Anti-AFSPA stand in the NE : Essence of timing
- The Sangai Express Editorial :: December 13, 2021 -
The crucial question is, will people take it at face value or will they see a spin and interpret it as yet another political speak ahead of the coming Assembly election ?
This poser is being raised in the backdrop of the public statement of National president of the National People's Party (NPP) Conrad Sangma that the party will fight to get the infamous Armed Forces Special Powers Act (AFSPA) repealed from the North East region of the country.
To give effect to his pronouncement, Sangma, who is also the Chief Minister of Meghalaya claimed that the said Army Act has been removed from Meghalaya after the NPP came to power.
Give it to him, the young Chief Minister of Meghalaya knows the essence of timing and here he is bang on target.
On December 4, fourteen civilians were mowed down by security forces, in what has officially been dubbed as a case of mistaken identity.
It is not only the NPP or Conrad Sangma which has jumped into the fray to demand the repeal of AFSPA from the region, but also the Chief Minister of Nagaland Neiphiu Rio, the State unit of the Shiv Sena, State unit of the CPI and the Manipur Pradesh Congress Committee questioning why Chief Minister N Biren has been mum on the Army Act.
One understands the constraints of the Chief Minister in not airing his opinion, but if what MPPC president N Loken has had to say is anywhere near the truth then it is food for thought.
According to N Loken, Biren was among the seven MLAs who served an ultimatum to the then Chief Minister of Manipur O Ibobi to get the Army Act repealed in 2004, when anti AFSPA voice reached its peak after the dastardly killing of Th Manorama.
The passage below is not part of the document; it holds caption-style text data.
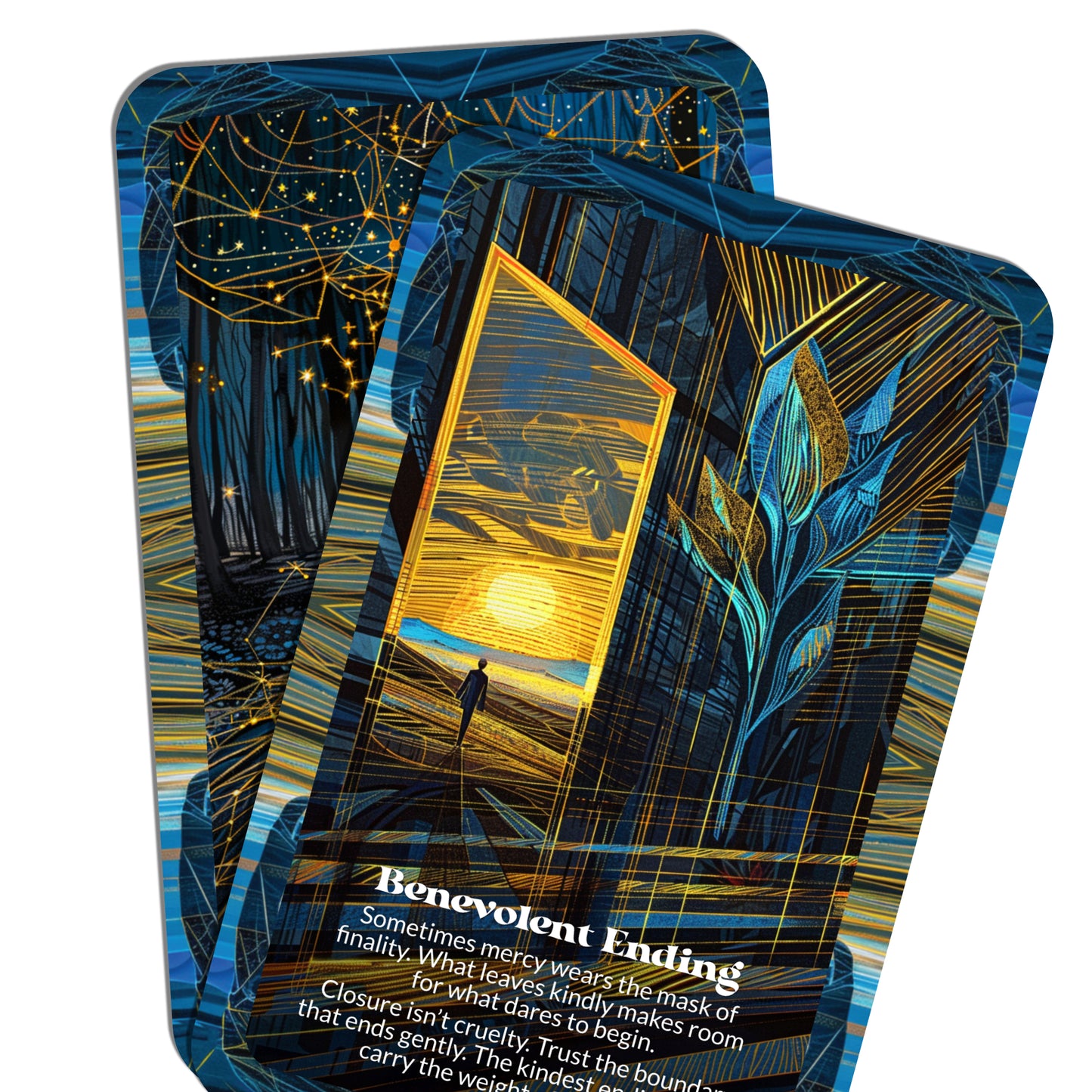 The Soft Apocalypse – A Gentle Transformation Oracle Deck – 22 Oracle Cards – Change the World Without Breaking It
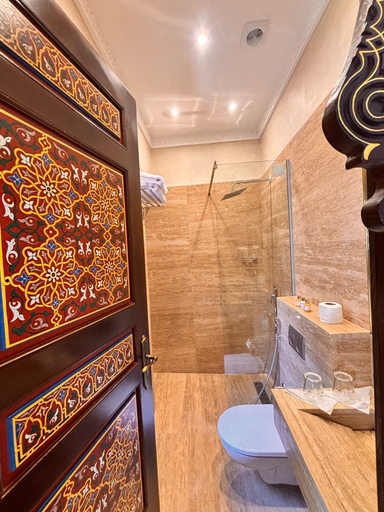 Bathroom 3, Riad Hantata, Marrakech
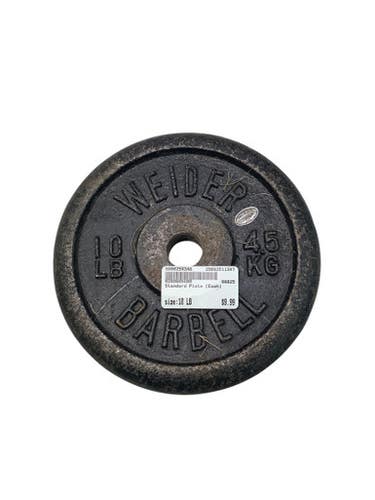 Used Standard Plate (Each) 10 lb 11347-S000254346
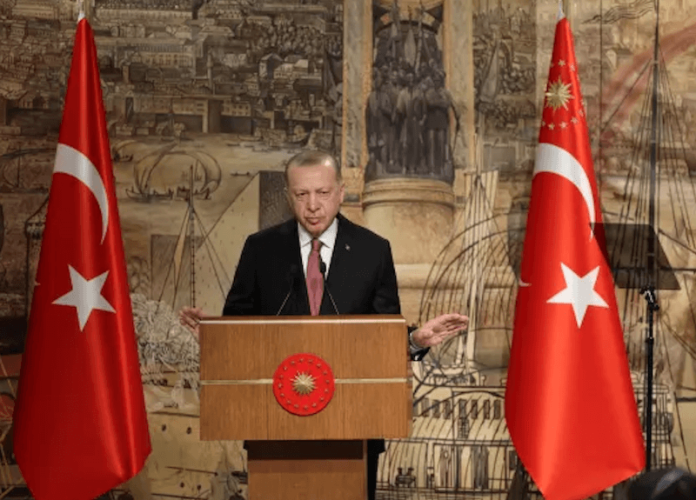President Recep Tayyip Erdogan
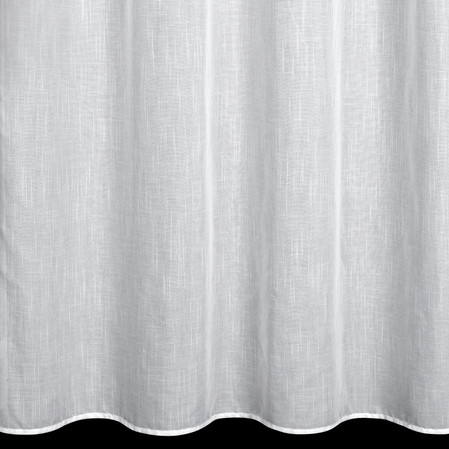 FIRANA GOTOWA ANNA 140 X 250 CM BIAŁY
An ultimatum was even served, claimed N Loken and this led to the said Army Act being made redundant in the Municipality areas of Imphal.
It is heartening to see political parties rising to the occasion and unitedly taking an anti-AFSPA stand, but one should not forget that Assembly election is just round the corner and putting the BJP in a tight spot at this moment would just be what the spin doctors of election had prescribed.
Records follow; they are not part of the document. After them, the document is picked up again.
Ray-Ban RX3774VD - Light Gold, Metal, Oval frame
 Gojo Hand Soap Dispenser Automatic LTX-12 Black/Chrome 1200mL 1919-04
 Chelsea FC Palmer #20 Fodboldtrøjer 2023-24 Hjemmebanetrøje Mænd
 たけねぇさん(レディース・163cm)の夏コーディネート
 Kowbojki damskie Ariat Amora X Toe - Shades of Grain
Timing, this is crucial and this is something which does not seem to have missed the eye of other political parties such as the NPP, the Shiv Sena, CPI and the Congress.
At the same time it is significant to note that the different political parties have spoken out only now, that is a full six days after the massacre at Oting in Mon district of Nagaland.
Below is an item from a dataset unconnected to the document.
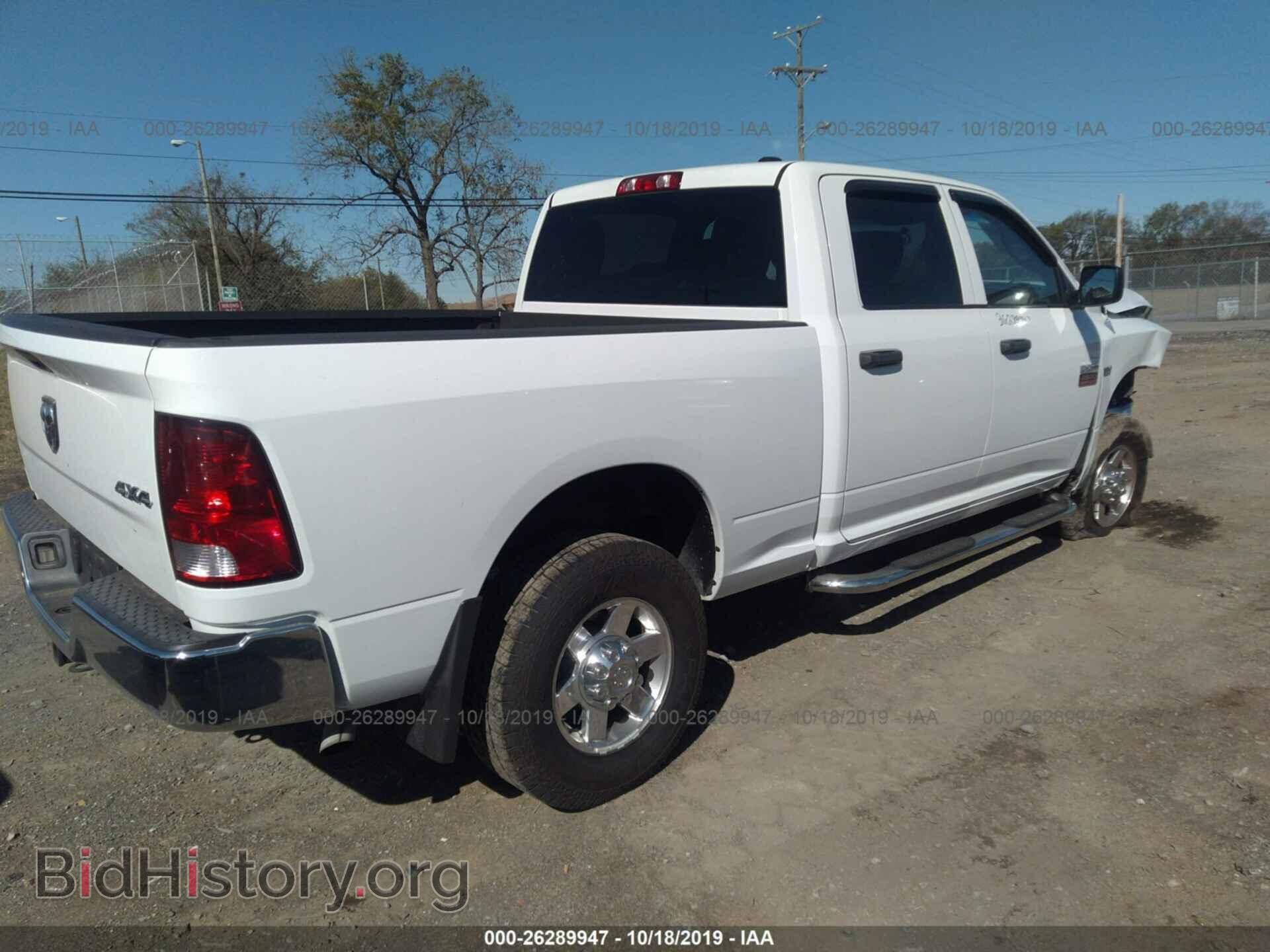 2012 DODGE RAM 2500 - VIN: 3C6TD5CT6CG128870 - Фото 4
In the interregnum, numerous civil society organisations and student bodies had spoken out where they stand vis-a-vis the Army Act, with the influential All Manipur Students' Union (AMSU) staging a rally on December 9 and the COCOMI making it known that they are ready to launch different modes of agitation against the continued imposition of the Army Act.
It has also been the same thing in Nagaland, but what makes Nagaland and Meghalaya different is the point that Chief Ministers in these two States have already made known their stand on AFSPA.
The Sangai Express too has already had its say on why an Act that empowers the security personnel to open fire even to the extent of causing death on mere suspicion does not exactly behoove the idea of India as a Nation, where some section of the population have to live under the glare of the said Act.
The young Chief Minister of Meghalaya was bang on target in asserting that AFSPA has not been able to rein in militancy by any stretch of the imagination other than alienating the people.
As noted earlier here, Conrad Sangma knows the essence of timing and how to strike a chord with the people. He was the rallying point against the then Citizenship Amendment Bill (CAB), before it became an Act, and here the young Chief Minister has again been pitchforked into the limelight with his stand against the continued imposition of AFSPA in the North East region.
Whether the anti-AFSPA statement was made with an eye on the coming Assembly election or not will be known only after the vote has been cast, but already Conrad Sangma has delivered an important point.
A key man on matters concerning the North East is the message that has been delivered and in many ways it can work to the advantage of the NPP.
How this translates into votes is something which only time will tell, but an important point has been delivered and this is what is significant.